Depois o Alfredo Dinis diz assim: "Objectivamente, ele assume atitudes que critica nos Cristãos: a sua palavra é indiscutível, infalível.  Que eu saiba, nunca admitiu que em alguma coisa se tenha enganado, ou que as suas posições possam ser postas em dúvida. Os seus argumentos são para ele inatacáveis e quem os não aceita revela falta de inteligência e de objectividade. "

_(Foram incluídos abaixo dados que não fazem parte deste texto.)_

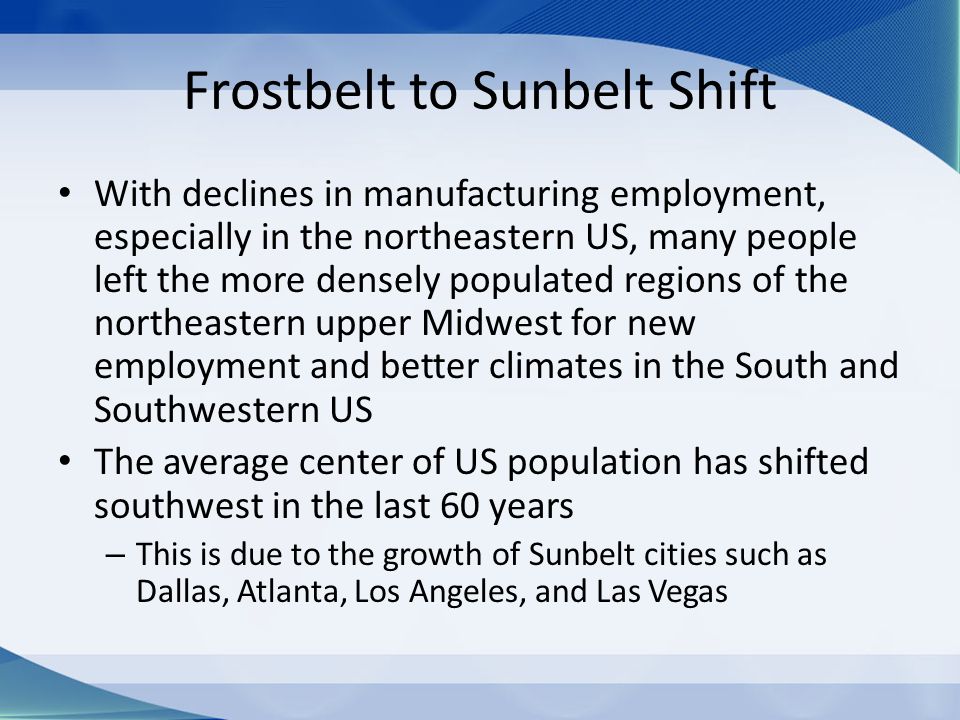 Frostbelt to Sunbelt Shift

• With declines in manufacturing employment, especially in the northeastern US, many people left the more densely populated regions of the northeastern upper Midwest for new employment and better climates in the South and Southwestern US

• The average center of US population has shifted southwest in the last 60 years

– This is due to the growth of Sunbelt cities such as Dallas, Atlanta, Los Angeles, and Las Vegas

Quando isso é pouco importante. Eu também nunca vi o Prof Alfredo Dinis dizer que se enganou e pouca diferença me faz. Não é esse enganar - em alguma coisa -  que está em causa
. O que interessa é ver em que é que se apoia o Dawkins no quadro geral das coisas que se dizem e se acreditam. Em que pressupostos assenta o seu conhecimento. E se ele está disposto a rejeitar esses pressupostos se aparecerem evidencias em contrário. E ele explicitamente diz que está. É essa em grande parte até a origem do ateísmo. É rejeitar como conhecimento ou como pressupostos válidos aquelas coisas que não tenham uma justificação que as distinga da infinidade de coisas que nos possam passar pela cabeça. Não há uma fundação cognitiva numa fé. É essa a diferença. E é esse ponto que está em causa, não se o Dawkins se enganou nisto ou naquilo. O problema é que até agora não há fundamentos para justificar tanta fé e até haver não podemos dizer "há e tal enganei-me" só para sermos populares.

"As muitas obras de análise crítica das suas obras não lhe merecem mais que um sorriso de desdém. " Falso. Há muitos livros do Dawkins muito bem recebidos pela critica.

"Mas as críticas de Dawkins, como as dos ateus em geral, enfermam de muitas das falácias que constam de qualquer manual de teoria da argumentação." Como por exemplo? 


(1) Pode ler-se por exemplo: "Isso não significa que que as pessoas religiosas não possam defender a sua religião. Desde que não lhes sejam consedidos direitos especiais para o fazer (o que neste momento têm) claro que o devem fazer."
(2) Por exemplo: "Eu pessoalmente - e não a minha fundação - gostaria de persuadir as pessoas para o ateísmo. Mas não há nada de iliberal na persuasão. O que é iliberal e não é persuasão é impor a opinião."
(3) "(...) a minha fundação faz campanha pelo laicismo."

sexta-feira, 19 de setembro de 2008

O site de Richard Dawkins é banido na Turquia

RichardDawkins.net foi banido na Turquia. De acordo com as notícias que circulam já um pouco por toda a parte, incluindo o próprio site de Dawkins e que tiveram origem num canal de televisão da Turquia, a ordem de tribunal terá sido emitida após queixas apresentadas por advogados de um autor Criacionista. Pelo que pude saber as queixas resumem-se a conflitos ideológicos e religiosos. Dawkins é um famoso defensor de Darwin e da teoria da evolução.


Não me parece que tenha sido um passo dado na direcção da Europa. De qualquer modo estou convencido que esta situação ainda vai ser alterada.


Para quem tiver curiosidade, Richard Dawkins tambem defende que o aquecimento global é antropogénico. Vai mesmo ao ponto de aconselhar ver o documentário de Al Gore sobre o assunto.